= Provided entries =
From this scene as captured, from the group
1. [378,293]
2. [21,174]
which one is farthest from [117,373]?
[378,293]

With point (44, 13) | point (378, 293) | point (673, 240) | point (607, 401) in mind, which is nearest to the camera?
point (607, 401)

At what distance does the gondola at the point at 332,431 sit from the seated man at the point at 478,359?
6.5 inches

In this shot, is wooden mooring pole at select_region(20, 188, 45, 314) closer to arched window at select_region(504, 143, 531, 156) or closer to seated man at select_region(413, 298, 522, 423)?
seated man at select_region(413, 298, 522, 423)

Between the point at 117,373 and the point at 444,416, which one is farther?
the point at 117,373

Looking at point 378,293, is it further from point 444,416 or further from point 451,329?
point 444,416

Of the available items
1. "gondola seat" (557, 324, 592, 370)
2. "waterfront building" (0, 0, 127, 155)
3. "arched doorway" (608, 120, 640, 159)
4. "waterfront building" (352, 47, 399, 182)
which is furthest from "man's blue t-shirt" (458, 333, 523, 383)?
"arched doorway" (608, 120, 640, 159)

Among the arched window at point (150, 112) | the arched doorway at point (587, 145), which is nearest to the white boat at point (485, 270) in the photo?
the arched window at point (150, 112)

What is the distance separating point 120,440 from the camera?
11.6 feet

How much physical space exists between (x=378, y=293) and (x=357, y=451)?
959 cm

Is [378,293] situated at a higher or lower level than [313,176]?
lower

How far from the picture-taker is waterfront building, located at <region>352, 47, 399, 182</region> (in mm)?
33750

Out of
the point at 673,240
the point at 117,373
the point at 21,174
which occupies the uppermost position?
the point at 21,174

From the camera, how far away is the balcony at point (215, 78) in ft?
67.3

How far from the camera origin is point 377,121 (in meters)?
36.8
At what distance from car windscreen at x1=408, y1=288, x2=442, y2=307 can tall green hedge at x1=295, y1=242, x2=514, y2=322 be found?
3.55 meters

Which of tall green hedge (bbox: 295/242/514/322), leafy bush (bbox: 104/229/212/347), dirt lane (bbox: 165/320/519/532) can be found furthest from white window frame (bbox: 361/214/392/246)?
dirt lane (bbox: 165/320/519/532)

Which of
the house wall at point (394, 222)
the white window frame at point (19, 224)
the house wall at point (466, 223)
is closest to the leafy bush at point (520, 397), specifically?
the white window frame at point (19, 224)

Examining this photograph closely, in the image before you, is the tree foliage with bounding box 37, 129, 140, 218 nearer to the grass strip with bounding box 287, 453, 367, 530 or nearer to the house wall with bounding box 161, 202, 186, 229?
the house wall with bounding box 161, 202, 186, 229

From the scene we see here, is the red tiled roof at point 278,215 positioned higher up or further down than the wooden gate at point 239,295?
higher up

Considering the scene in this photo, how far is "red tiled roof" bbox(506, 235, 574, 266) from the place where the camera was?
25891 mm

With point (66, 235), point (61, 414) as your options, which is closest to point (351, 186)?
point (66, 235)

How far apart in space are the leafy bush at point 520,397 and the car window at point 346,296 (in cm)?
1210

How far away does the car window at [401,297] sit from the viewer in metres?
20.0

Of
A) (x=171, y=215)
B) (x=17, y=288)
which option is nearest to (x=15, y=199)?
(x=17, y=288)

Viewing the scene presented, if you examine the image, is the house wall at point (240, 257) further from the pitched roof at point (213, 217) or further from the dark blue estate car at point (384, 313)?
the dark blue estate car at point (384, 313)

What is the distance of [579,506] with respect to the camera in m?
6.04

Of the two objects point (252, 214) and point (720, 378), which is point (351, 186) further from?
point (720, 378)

= Request =
Copy out the full listing exactly.

= Solution to this exercise =
From this scene as captured, from the group
1. [378,293]
2. [21,174]
which one is farthest from [117,373]?
[378,293]

With point (44, 13) | point (378, 293) | point (673, 240) | point (607, 401) in mind, which is nearest to the camera?
point (607, 401)

At what distance does the gondola at the point at 332,431 sit from the seated man at the point at 478,359?
6.5 inches

In this shot, is wooden mooring pole at select_region(20, 188, 45, 314) closer to arched window at select_region(504, 143, 531, 156) or closer to seated man at select_region(413, 298, 522, 423)?
seated man at select_region(413, 298, 522, 423)

Between the point at 117,373 and the point at 444,416, which one is farther?
the point at 117,373

Looking at point 378,293, is it further from point 444,416 or further from point 451,329?
point 444,416

Of the available items
1. "gondola seat" (557, 324, 592, 370)
2. "waterfront building" (0, 0, 127, 155)
3. "arched doorway" (608, 120, 640, 159)
4. "waterfront building" (352, 47, 399, 182)
which is furthest from "man's blue t-shirt" (458, 333, 523, 383)?
"arched doorway" (608, 120, 640, 159)

Among the arched window at point (150, 112) | the arched doorway at point (587, 145), which is nearest to the white boat at point (485, 270) in the photo?
the arched window at point (150, 112)

What is the distance separating point 120,440 from the camera?
11.6 feet

How much physical space exists between (x=378, y=293) and (x=357, y=451)?
959 cm

Is [378,293] situated at a higher or lower level than [313,176]?
lower

How far from the picture-taker is waterfront building, located at <region>352, 47, 399, 182</region> (in mm)?
33750

Out of
the point at 673,240
the point at 117,373
the point at 21,174
which occupies the uppermost position?
the point at 21,174

From the camera, how far away is the balcony at point (215, 78) in ft?
67.3

How far from the camera origin is point 377,121 (in meters)?
36.8
At what distance from car windscreen at x1=408, y1=288, x2=442, y2=307 can tall green hedge at x1=295, y1=242, x2=514, y2=322 be found?
3.55 meters

Which of tall green hedge (bbox: 295/242/514/322), leafy bush (bbox: 104/229/212/347), dirt lane (bbox: 165/320/519/532) can be found furthest from white window frame (bbox: 361/214/392/246)?
dirt lane (bbox: 165/320/519/532)

Which of
the house wall at point (394, 222)
the white window frame at point (19, 224)
the house wall at point (466, 223)
is closest to the leafy bush at point (520, 397), specifically?
the white window frame at point (19, 224)

Examining this photograph closely, in the image before you, is the tree foliage with bounding box 37, 129, 140, 218 nearer to the grass strip with bounding box 287, 453, 367, 530 or nearer to the house wall with bounding box 161, 202, 186, 229?
the house wall with bounding box 161, 202, 186, 229

From the scene we see here, is the red tiled roof at point 278,215 positioned higher up or further down than the wooden gate at point 239,295?
higher up

Considering the scene in this photo, how far is "red tiled roof" bbox(506, 235, 574, 266) from the place where the camera was?
25891 mm

With point (66, 235), point (61, 414) as your options, which is closest to point (351, 186)?
point (66, 235)

How far apart in space are the leafy bush at point 520,397 and the car window at point 346,296 (in cm)?
1210

How far away does the car window at [401,297] sit from the viewer in metres?
20.0

Of
A) (x=171, y=215)
B) (x=17, y=288)
which option is nearest to (x=15, y=199)?
(x=17, y=288)

Viewing the scene presented, if you examine the image, is the house wall at point (240, 257) further from the pitched roof at point (213, 217) or further from the dark blue estate car at point (384, 313)?
the dark blue estate car at point (384, 313)

What is the distance of [579,506] with respect to the camera in m?
6.04

Of the two objects point (252, 214) and point (720, 378), which is point (351, 186) further from?
point (720, 378)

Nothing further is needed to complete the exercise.